*** Data supplied Section Begins ***
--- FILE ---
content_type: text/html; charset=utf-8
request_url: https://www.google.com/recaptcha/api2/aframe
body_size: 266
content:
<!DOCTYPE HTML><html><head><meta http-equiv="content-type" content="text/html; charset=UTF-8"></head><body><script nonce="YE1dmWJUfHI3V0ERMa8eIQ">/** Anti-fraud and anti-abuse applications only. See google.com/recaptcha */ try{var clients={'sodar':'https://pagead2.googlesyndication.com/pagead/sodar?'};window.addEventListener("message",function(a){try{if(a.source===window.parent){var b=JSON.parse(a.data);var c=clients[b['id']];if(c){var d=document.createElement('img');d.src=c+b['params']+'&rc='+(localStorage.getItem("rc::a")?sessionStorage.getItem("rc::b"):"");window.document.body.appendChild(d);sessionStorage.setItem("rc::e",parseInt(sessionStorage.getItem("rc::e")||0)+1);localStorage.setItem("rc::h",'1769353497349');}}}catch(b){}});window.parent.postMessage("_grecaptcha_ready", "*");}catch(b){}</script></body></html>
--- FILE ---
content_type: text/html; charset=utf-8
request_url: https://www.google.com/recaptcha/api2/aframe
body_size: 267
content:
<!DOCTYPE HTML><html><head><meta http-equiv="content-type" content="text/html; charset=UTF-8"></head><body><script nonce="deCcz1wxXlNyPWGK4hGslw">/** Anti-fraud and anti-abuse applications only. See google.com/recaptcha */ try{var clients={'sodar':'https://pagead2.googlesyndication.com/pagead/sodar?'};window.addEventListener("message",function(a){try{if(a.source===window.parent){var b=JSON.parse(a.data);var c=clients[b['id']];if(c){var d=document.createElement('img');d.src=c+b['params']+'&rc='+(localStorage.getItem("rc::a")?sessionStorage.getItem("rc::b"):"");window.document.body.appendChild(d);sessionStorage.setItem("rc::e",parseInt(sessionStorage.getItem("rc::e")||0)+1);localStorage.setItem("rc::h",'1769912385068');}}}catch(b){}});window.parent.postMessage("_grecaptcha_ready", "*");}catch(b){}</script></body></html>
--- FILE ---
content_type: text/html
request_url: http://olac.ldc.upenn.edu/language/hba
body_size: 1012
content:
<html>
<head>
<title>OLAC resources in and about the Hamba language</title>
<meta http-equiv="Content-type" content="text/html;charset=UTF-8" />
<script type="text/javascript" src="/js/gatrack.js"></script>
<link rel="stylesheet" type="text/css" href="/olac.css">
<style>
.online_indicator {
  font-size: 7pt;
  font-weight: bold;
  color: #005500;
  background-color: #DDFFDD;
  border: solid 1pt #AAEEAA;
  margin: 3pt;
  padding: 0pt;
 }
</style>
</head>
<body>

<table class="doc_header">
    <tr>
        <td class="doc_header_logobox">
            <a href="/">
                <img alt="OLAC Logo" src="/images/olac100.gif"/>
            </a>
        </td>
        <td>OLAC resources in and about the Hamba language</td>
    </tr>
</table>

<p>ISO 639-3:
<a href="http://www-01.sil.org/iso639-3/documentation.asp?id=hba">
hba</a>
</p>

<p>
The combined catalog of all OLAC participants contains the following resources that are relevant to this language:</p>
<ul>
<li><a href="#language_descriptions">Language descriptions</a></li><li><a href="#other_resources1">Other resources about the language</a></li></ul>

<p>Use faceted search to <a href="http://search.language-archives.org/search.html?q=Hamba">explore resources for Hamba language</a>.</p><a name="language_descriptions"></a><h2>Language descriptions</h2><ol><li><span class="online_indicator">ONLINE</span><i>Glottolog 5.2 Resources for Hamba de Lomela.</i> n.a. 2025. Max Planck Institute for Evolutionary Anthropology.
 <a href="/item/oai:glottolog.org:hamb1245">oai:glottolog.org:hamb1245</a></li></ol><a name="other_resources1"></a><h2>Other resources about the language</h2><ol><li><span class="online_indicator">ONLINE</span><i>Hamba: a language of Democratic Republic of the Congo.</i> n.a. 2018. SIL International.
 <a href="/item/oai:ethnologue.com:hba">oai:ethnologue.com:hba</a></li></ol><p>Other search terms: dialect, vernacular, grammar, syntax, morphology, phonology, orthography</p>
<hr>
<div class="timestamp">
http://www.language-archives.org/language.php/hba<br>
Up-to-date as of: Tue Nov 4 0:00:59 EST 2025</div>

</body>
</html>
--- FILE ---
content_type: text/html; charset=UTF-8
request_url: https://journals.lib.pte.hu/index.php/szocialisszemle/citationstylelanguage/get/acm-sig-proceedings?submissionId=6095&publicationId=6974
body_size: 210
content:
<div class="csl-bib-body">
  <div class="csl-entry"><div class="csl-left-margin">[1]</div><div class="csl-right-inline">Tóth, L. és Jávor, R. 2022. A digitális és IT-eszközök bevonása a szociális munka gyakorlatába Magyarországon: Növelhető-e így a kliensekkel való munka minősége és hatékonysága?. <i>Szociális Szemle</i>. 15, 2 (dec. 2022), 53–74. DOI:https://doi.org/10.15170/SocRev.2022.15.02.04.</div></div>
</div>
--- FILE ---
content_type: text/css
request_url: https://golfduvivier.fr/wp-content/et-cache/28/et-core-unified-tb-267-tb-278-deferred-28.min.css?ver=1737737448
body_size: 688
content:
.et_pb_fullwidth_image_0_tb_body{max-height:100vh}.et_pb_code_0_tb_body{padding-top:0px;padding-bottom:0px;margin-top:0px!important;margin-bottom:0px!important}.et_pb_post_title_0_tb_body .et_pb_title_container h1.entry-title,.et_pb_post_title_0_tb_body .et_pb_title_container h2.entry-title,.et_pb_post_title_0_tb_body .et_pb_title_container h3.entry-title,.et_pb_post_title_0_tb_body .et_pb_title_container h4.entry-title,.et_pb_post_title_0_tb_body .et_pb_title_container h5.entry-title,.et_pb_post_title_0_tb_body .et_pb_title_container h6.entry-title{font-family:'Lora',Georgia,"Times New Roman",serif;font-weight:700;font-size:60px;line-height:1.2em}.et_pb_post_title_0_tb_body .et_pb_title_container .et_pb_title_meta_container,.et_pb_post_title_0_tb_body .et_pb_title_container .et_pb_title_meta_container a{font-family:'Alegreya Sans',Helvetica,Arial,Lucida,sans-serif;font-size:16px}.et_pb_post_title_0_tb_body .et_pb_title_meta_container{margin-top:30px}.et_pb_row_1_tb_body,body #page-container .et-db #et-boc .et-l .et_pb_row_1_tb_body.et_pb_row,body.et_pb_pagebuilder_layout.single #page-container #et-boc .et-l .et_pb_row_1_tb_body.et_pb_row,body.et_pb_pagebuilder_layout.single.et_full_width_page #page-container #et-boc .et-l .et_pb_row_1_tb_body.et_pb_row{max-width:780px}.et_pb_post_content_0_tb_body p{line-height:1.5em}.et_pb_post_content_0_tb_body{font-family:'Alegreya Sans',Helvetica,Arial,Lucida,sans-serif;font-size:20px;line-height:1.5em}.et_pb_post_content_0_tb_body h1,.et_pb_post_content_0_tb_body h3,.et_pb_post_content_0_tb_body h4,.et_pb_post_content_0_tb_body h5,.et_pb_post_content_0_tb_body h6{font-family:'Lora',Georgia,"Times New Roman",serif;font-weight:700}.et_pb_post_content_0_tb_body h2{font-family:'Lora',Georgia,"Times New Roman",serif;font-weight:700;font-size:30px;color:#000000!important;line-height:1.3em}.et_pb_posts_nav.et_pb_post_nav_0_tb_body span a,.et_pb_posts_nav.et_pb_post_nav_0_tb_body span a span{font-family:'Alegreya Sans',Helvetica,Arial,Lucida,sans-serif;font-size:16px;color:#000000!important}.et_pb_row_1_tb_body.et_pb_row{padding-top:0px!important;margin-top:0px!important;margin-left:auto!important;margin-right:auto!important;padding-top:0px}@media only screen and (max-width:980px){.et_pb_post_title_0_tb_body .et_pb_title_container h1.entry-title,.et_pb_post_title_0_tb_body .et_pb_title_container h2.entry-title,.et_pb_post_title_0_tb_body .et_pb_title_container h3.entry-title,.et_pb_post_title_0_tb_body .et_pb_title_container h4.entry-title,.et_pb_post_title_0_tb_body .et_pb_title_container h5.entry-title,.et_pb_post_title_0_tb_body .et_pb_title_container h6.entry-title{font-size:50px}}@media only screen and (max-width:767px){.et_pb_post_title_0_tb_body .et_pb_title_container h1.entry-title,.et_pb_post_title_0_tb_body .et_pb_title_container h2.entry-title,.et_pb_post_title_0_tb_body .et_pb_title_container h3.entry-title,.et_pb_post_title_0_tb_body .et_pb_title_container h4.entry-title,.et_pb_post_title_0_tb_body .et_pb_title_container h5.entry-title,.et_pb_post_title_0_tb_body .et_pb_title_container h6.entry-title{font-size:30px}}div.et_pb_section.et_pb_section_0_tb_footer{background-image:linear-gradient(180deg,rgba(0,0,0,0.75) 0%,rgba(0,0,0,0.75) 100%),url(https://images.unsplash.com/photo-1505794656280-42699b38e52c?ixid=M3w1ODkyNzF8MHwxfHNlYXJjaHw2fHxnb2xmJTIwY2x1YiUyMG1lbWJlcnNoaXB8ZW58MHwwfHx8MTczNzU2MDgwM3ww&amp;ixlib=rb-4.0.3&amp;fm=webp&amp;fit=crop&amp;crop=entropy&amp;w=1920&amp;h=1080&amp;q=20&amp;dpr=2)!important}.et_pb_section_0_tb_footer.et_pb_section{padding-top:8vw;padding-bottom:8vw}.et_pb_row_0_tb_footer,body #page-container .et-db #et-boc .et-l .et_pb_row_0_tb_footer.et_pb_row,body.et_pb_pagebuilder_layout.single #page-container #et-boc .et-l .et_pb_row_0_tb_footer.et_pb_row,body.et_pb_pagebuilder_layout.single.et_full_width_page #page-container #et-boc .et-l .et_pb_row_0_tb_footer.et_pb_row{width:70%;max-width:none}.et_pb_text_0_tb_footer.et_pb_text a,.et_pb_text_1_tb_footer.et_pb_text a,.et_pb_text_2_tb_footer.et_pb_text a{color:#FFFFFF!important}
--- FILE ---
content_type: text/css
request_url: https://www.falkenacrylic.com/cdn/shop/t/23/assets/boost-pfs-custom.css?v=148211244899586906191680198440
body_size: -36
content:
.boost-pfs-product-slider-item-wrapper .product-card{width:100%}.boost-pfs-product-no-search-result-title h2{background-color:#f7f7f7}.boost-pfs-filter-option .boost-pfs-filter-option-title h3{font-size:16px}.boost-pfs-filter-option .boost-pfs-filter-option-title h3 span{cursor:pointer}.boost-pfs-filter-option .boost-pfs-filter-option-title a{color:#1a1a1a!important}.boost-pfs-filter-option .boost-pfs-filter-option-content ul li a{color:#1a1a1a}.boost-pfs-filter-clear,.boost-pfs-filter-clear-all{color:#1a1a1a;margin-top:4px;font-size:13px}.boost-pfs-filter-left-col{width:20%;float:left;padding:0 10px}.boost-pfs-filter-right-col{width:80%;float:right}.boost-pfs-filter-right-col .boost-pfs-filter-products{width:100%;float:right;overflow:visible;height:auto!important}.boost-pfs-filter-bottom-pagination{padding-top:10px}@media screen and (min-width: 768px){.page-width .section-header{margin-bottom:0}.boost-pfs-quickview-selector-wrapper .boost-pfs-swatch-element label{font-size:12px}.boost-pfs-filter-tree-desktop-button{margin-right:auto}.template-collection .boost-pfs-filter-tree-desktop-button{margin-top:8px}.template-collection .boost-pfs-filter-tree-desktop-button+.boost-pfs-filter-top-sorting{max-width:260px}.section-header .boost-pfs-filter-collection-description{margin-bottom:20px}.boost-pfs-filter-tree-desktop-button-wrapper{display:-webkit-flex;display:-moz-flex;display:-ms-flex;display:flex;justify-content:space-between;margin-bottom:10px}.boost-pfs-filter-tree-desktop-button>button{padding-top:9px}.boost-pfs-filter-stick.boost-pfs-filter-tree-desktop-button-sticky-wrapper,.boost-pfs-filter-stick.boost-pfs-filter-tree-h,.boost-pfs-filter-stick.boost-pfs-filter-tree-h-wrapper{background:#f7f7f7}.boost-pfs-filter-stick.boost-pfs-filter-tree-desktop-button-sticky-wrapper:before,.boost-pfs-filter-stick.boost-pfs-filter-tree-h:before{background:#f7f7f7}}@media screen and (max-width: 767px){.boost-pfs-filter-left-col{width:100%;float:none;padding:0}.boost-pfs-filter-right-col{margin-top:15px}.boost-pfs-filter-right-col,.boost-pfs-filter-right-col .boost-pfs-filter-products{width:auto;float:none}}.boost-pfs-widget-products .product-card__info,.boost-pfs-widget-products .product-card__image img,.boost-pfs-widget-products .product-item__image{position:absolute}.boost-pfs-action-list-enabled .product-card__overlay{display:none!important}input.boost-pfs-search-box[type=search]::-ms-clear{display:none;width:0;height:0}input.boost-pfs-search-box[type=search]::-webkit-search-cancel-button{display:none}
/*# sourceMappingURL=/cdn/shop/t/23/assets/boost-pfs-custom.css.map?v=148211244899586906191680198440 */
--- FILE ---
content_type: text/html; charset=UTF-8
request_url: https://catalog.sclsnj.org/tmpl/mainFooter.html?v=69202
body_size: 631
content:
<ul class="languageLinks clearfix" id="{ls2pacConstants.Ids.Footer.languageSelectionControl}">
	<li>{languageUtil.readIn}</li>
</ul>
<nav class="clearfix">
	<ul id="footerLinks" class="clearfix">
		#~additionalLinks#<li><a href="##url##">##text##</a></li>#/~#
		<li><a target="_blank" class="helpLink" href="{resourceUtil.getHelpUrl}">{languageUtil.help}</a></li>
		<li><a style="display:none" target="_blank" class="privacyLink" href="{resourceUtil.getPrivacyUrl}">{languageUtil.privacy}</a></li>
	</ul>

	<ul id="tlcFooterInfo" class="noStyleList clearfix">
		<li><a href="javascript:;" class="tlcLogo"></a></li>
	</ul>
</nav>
*** Data supplied Section Ends ***
§ **Work to complete**:
Print only the lines from the top of the data above down to the line holding "color: #005500;", inclusive.

§ **Solution to the problem**:
--- FILE ---
content_type: text/html; charset=utf-8
request_url: https://www.google.com/recaptcha/api2/aframe
body_size: 266
content:
<!DOCTYPE HTML><html><head><meta http-equiv="content-type" content="text/html; charset=UTF-8"></head><body><script nonce="YE1dmWJUfHI3V0ERMa8eIQ">/** Anti-fraud and anti-abuse applications only. See google.com/recaptcha */ try{var clients={'sodar':'https://pagead2.googlesyndication.com/pagead/sodar?'};window.addEventListener("message",function(a){try{if(a.source===window.parent){var b=JSON.parse(a.data);var c=clients[b['id']];if(c){var d=document.createElement('img');d.src=c+b['params']+'&rc='+(localStorage.getItem("rc::a")?sessionStorage.getItem("rc::b"):"");window.document.body.appendChild(d);sessionStorage.setItem("rc::e",parseInt(sessionStorage.getItem("rc::e")||0)+1);localStorage.setItem("rc::h",'1769353497349');}}}catch(b){}});window.parent.postMessage("_grecaptcha_ready", "*");}catch(b){}</script></body></html>
--- FILE ---
content_type: text/html; charset=utf-8
request_url: https://www.google.com/recaptcha/api2/aframe
body_size: 267
content:
<!DOCTYPE HTML><html><head><meta http-equiv="content-type" content="text/html; charset=UTF-8"></head><body><script nonce="deCcz1wxXlNyPWGK4hGslw">/** Anti-fraud and anti-abuse applications only. See google.com/recaptcha */ try{var clients={'sodar':'https://pagead2.googlesyndication.com/pagead/sodar?'};window.addEventListener("message",function(a){try{if(a.source===window.parent){var b=JSON.parse(a.data);var c=clients[b['id']];if(c){var d=document.createElement('img');d.src=c+b['params']+'&rc='+(localStorage.getItem("rc::a")?sessionStorage.getItem("rc::b"):"");window.document.body.appendChild(d);sessionStorage.setItem("rc::e",parseInt(sessionStorage.getItem("rc::e")||0)+1);localStorage.setItem("rc::h",'1769912385068');}}}catch(b){}});window.parent.postMessage("_grecaptcha_ready", "*");}catch(b){}</script></body></html>
--- FILE ---
content_type: text/html
request_url: http://olac.ldc.upenn.edu/language/hba
body_size: 1012
content:
<html>
<head>
<title>OLAC resources in and about the Hamba language</title>
<meta http-equiv="Content-type" content="text/html;charset=UTF-8" />
<script type="text/javascript" src="/js/gatrack.js"></script>
<link rel="stylesheet" type="text/css" href="/olac.css">
<style>
.online_indicator {
  font-size: 7pt;
  font-weight: bold;
  color: #005500;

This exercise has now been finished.